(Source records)

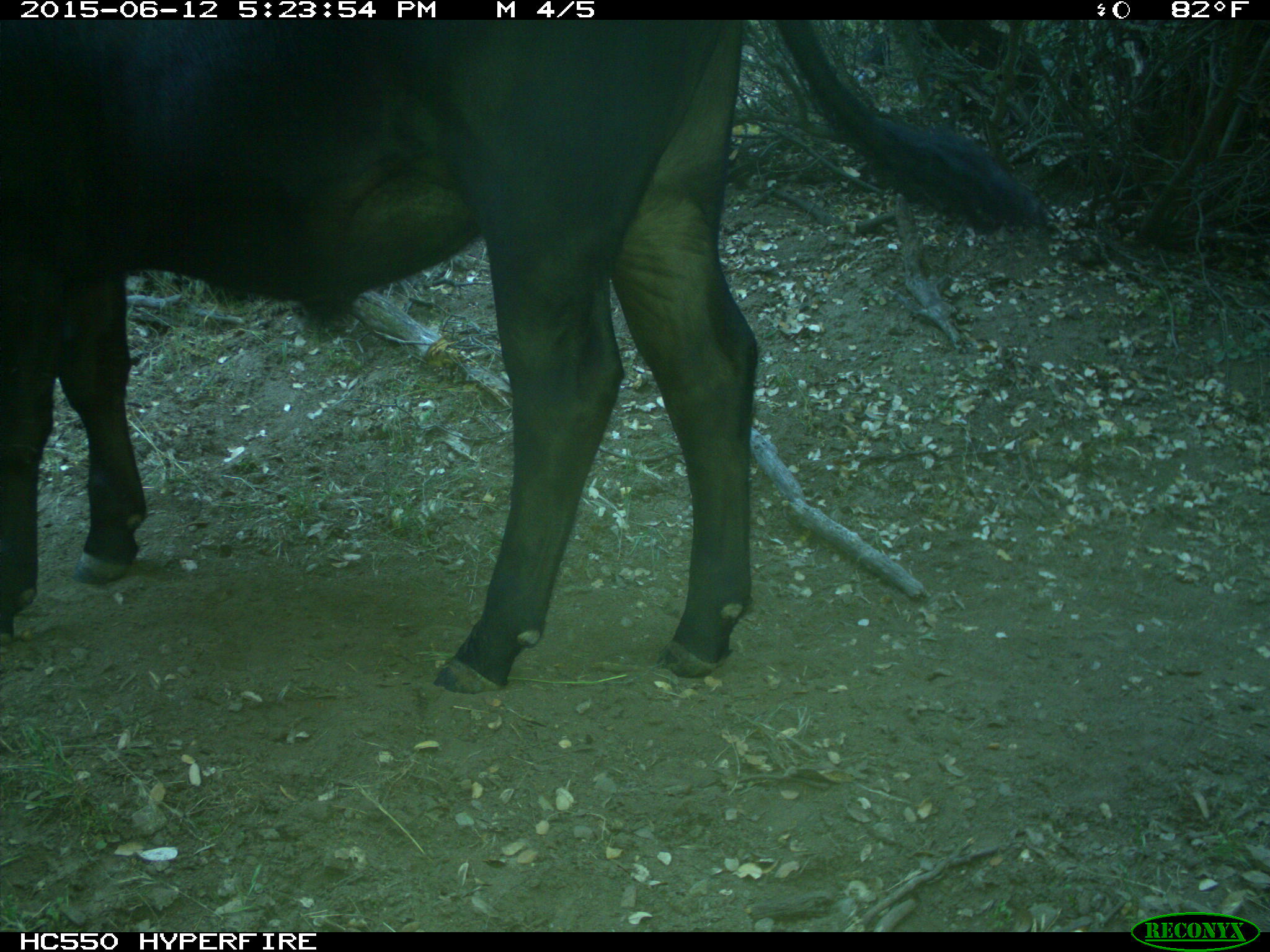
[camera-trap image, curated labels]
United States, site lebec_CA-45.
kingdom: Animalia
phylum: Chordata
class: Mammalia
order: Artiodactyla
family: Bovidae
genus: Bos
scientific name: Bos taurus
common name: domestic cow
Bos taurus (domestic cow).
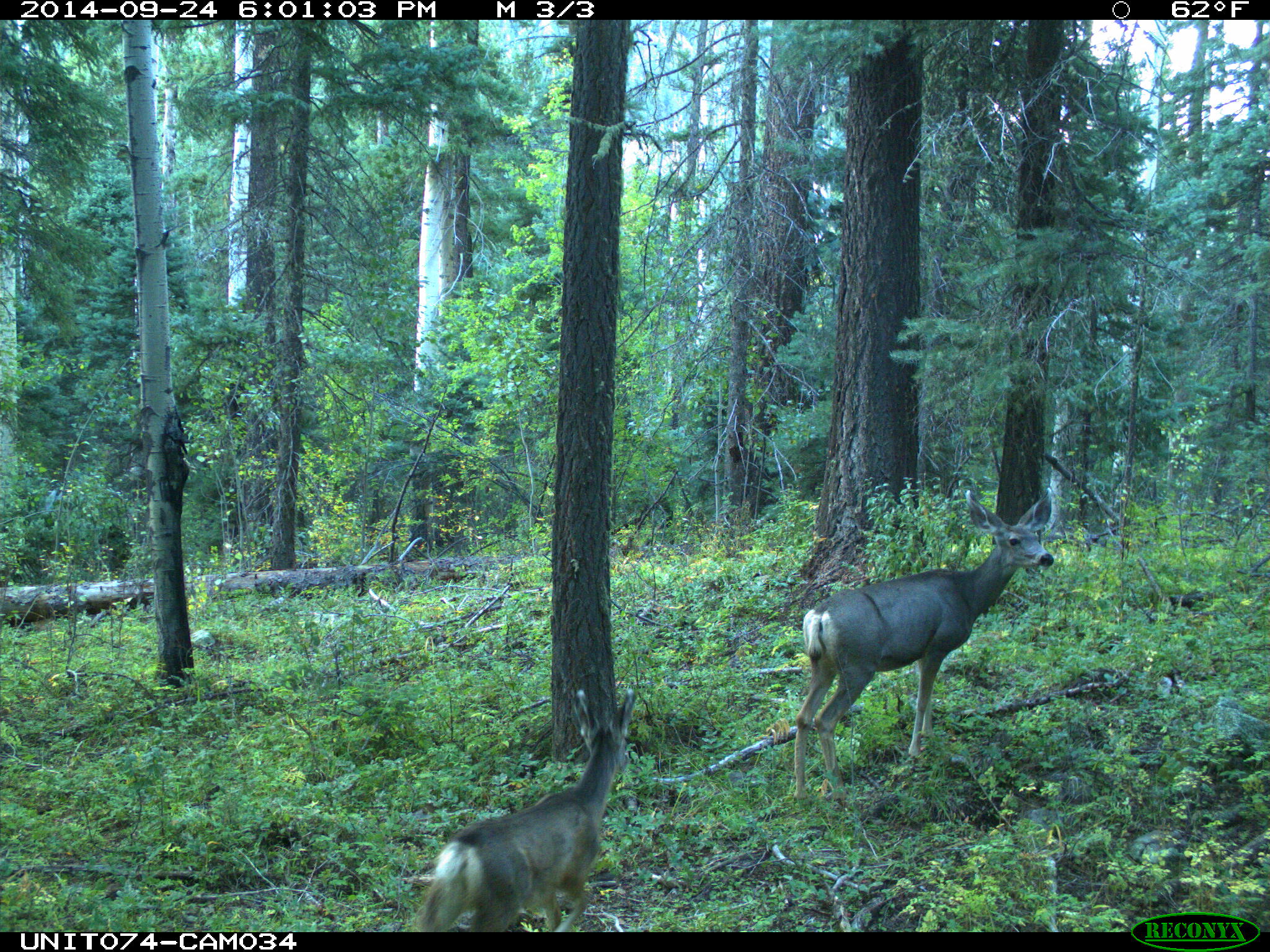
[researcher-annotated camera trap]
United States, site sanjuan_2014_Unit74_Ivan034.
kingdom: Animalia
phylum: Chordata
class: Mammalia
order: Artiodactyla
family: Cervidae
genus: Odocoileus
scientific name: Odocoileus hemionus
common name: mule deer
Odocoileus hemionus (mule deer).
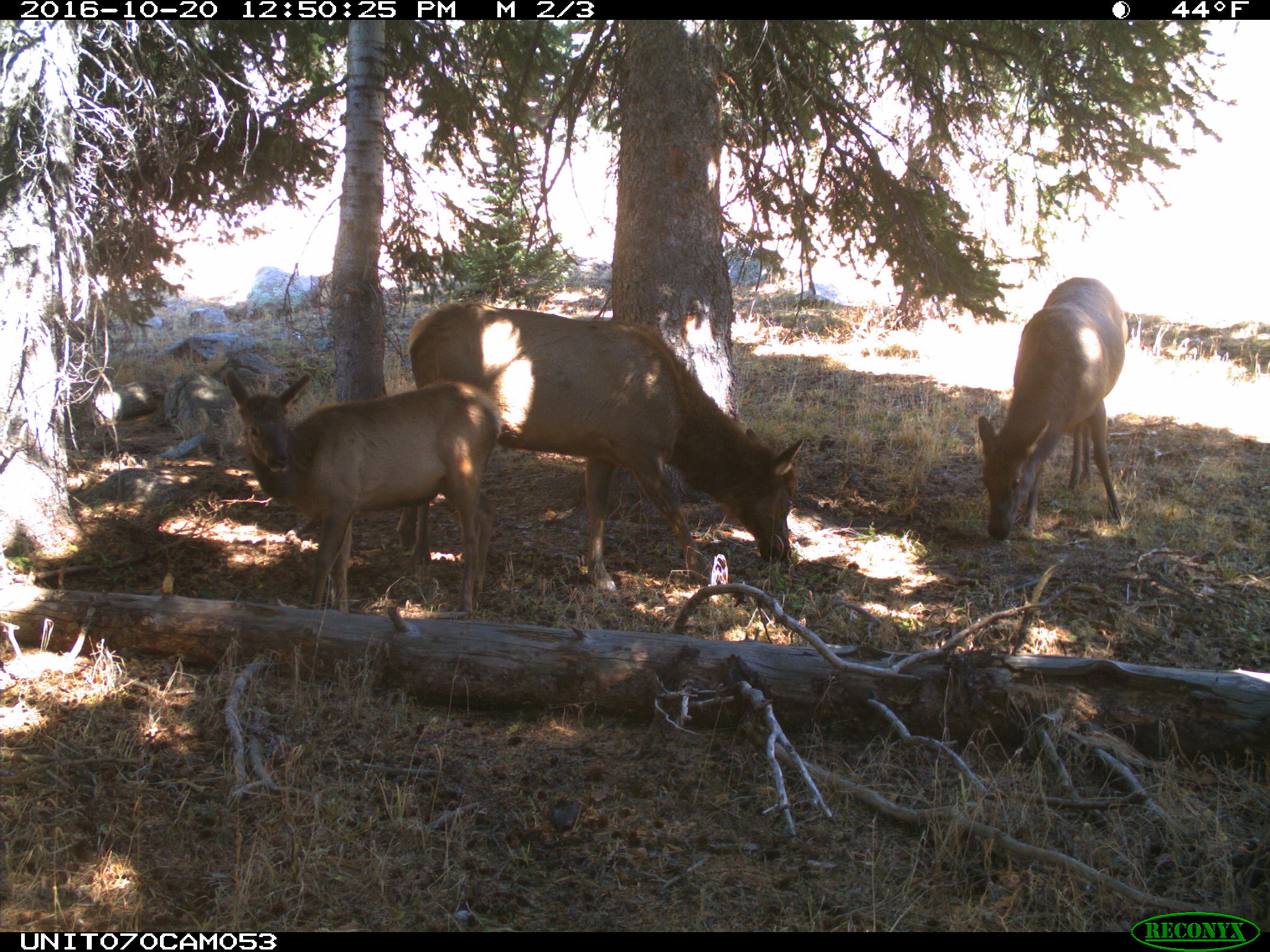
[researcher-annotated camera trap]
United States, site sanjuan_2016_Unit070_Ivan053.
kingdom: Animalia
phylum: Chordata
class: Mammalia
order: Artiodactyla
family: Cervidae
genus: Cervus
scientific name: Cervus elaphus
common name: red deer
Cervus elaphus (red deer).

## Assignment
Copy out every line of the data where the word "United" occurs.

## Task solution
United States, site lebec_CA-45.
United States, site sanjuan_2014_Unit74_Ivan034.
United States, site sanjuan_2016_Unit070_Ivan053.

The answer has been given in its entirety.